Document text START
My church had less than 100 members, and we met in a converted warehouse, sitting in folding metal chairs bracketed into rows.
The elders decided that if I was old enough to be saved, I was old enough to be put to work. So, on Sunday nights, it became my job to pass out communion. An older man would say the prayers, and I’d take the tray to the members.
Of course, this was Sunday night, and so only members who’d been “Providentially hindered” from attending that morning took communion. When the prayers were said, each Providentially hindered member would stand, letting me know who was to get the bread or grape juice.
After the third prayer, the one for the offering, I noticed that several members who’d stood for the first two prayers were sitting. This puzzled me greatly. After all, there were five acts of worship, and you had to do all five! Even I knew that! And so, I figured they’d gotten too tired to stand. After all, they were old!
Well, there weren’t that many of them, and I could easily remember who’d stood the first two times. Figuring they were tired, it just seemed the polite thing to do to bring them the tray for the offering. After all, it’s five acts of worship and you have to do all five! It’s hardly good enough just to watch the five acts. Even I knew that!
And I knew about the widow’s mite. No one has so little money that they can’t give anything! I’d have happily received a penny from each Providentially hindered member. But zero? I never even considered that this could be possible.
And so, I took the tray to a woman who was sitting but had been standing and stuck it under her face. She shook her head for some reason. I figured she was palsied. I had seen some old people like that. And so I waited. And waited. And then she reached into her purse, grabbed some green bills, and sheepishly stuffed them into the tray.
I figured I’d done a pretty good deed! This woman was tired and in her tiredness had completely forgotten to have her money ready to give. It was only polite to patiently wait for her to grab her offering. It was worth waiting to relieve her of the awful sin of performing only four acts of worship!
I then went to a man who, like the woman, had tired of standing. He was fumbling through his billfold for money, clearly embarrassed that he’d forgotten to stand! And on the evening went. I made sure every single member participated in the collection, just as God had commanded!
Many years later my dad told me that my actions had prompted a special elders’ meeting. Someone wanted to know if they were going to let me keep on collecting for God or were going to teach me to politely let people decline. The elders decided there was no reason to make me stop! And so for years I was the elders’ designated collection agent on Sunday nights!
I was childish and naive. My views on worship were legalistic. I was a little Pharisee. But, I ask you, was I wrong? Is it wrong to naively and simply expect that those who receive the blessing of the communion should share their blessings with those in need? That those who are blessed by being part of the church should help support the church? That someone should consider their mite unworthy to give to God?
Document text END
Supplied entries START
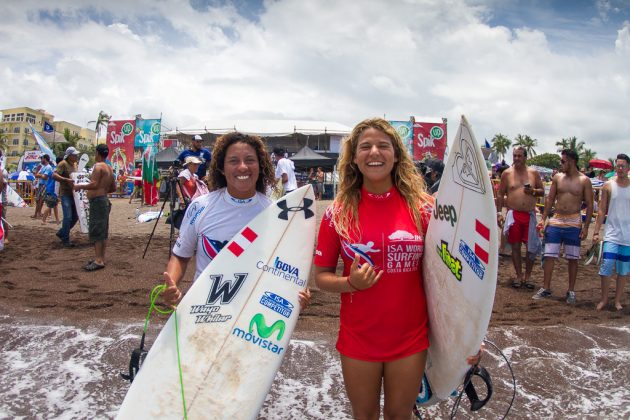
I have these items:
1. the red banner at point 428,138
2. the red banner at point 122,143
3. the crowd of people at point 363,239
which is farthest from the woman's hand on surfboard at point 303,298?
the red banner at point 122,143

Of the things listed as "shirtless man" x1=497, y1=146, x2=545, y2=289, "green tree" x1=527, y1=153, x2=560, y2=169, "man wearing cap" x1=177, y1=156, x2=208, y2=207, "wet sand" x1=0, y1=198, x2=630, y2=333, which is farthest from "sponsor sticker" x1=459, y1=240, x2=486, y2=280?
"green tree" x1=527, y1=153, x2=560, y2=169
Supplied entries END
Activity 1 -> According to the account of serving communion at church, why did the elders give the narrator the job of passing out communion on Sunday nights?
Activity 2 -> Rewrite the paragraph in the account of serving communion that begins "And so, I took the tray to a woman" as a short list of steps, keeping its main facts.

Problem solution 1 -> The elders decided that if the narrator was old enough to be saved, the narrator was old enough to be put to work.

Problem solution 2 ->
- The narrator took the tray to a woman who was sitting but had been standing and held it under her face.
- She shook her head, and the narrator assumed she was palsied, having seen some old people like that.
- The narrator waited for a long time.
- She then reached into her purse, took out some green bills, and sheepishly stuffed them into the tray.